__Exercise material__:
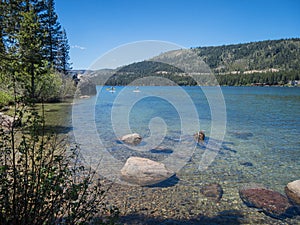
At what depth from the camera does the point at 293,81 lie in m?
118

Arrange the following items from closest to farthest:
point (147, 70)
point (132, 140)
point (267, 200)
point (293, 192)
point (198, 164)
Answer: point (267, 200)
point (293, 192)
point (198, 164)
point (132, 140)
point (147, 70)

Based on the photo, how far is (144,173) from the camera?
24.2 feet

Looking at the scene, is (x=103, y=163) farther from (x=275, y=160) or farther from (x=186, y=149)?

__Challenge__: All of the records need repeating exactly, except for the pictures.

__In response__:
At what depth from the camera does the point at 293,81 lie in m?
118

Arrange the following items from closest to farthest:
point (147, 70)
point (132, 140)
point (267, 200)
point (293, 192)
point (198, 164)
Answer: point (267, 200)
point (293, 192)
point (198, 164)
point (132, 140)
point (147, 70)

Based on the photo, how far is (144,173) from the camera?
24.2 feet

Looking at the scene, is (x=103, y=163) farther from (x=275, y=160) or farther from (x=186, y=149)?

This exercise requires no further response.